Compliance Telecommunication / Accelerant

Operational network resilience starts in operations, not in IT

Why operators of critical infrastructure need to reassess their operational capability

Why operators of critical infrastructure need to reassess their operational capability
Operational network resilience is often primarily associated with technical measures. This typically involves stable infrastructure assets, IT networks, redundancies, monitoring, and services for rapid recovery after disruptions. While all of these are important, they are not enough.

For network operators, municipal utilities, telecommunications providers and regulated utility companies operating critical infrastructure (KRITIS), the decisive question in the event of a serious incident is not only whether individual systems are available. What matters is whether they can continue to provide business-critical services.

  • Are customers still being supplied?
  • Do reporting and escalation paths work?
  • Are responsibilities clear? Is there a reliable overview of the situation?
  • Are external partners involved? Can collaboration remain operationally effective even under disruption?

This is precisely the distinction between technical availability and genuine operational network resilience. KRITIS assets and networks can be formally stable while central processes stall. Conversely, if processes, responsibilities and recovery paths have been thoroughly prepared, a technical disruption can remain manageable.

This article is the opening instalment in a blog series on operational network resilience for KRITIS operators. It demonstrates that resilience does not end with stable IT systems, but must be proven in live operations.

The pressure to act is increasing. The KRITIS Act and the NIS2 Implementation Act mean that significantly more companies are now subject to stricter requirements regarding asset security, organisational security, cybersecurity, reporting obligations, risk management and evidence. The Federal Government describes the objective of national implementation as strengthening important entities and the European internal market. Companies providing basic services, particularly in healthcare, energy and infrastructure, are expected to comply with stricter IT security rules.1 According to the Federal Government, around 30,000 companies in 18 sectors will be directly affected.2

Operational network resilience cannot be reduced to IT availability

In many organisations, resilience is primarily assessed at system level. The focus tends to be on servers, network components, applications and monitoring tools. This approach is understandable because technical systems can be measured. Metrics such as availability, downtime and recovery time can be comparatively easily captured.

However, for operational reality, this perspective is not enough. Business-critical services do not depend on a single system. They arise from the interaction of processes, technical dependencies, external services and operational decisions.

For example, a KRITIS network operator with redundant infrastructure may still encounter difficulties during an incident if it is unclear who makes decisions, which service provider to contact, which customers to inform and which processes to prioritise. While the technical foundation may be in place, operational capability remains vulnerable.

The Federal Network Agency (BNetzA) also clarifies that operational network resilience is not purely an internal IT issue, particularly for KRITIS sectors. Its strategy paper on the resilience of telecommunications networks focuses on ensuring telecommunications in incidents and crises of exceptional scale. The paper is primarily aimed at operators of telecommunications networks and providers of telecommunications services.3 The statements and recommendations it contains align with the KRITIS resilience, sovereignty and defence strategy of the EU and the Federal Government, including funding opportunities.

This is precisely why operational network resilience needs to be considered more strongly from the perspective of business operations. The central question is not ‘Which critical services must continue to function even in the event of disruption?’

Technical network resilience vs operational network resilience

A common mistake starts with the terminology itself. Technical and operational network resilience are often treated as equivalent, even though they describe different things. In KRITIS environments in particular, this would be negligent.

Exercise description:
Reproduce word for word the part of the article on operational network resilience from "A common mistake" up to and including "would be negligent.".

Dataset excerpt:
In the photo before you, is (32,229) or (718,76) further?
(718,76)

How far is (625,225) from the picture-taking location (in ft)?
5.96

Result:
A common mistake starts with the terminology itself. Technical and operational network resilience are often treated as equivalent, even though they describe different things. In KRITIS environments in particular, this would be negligent.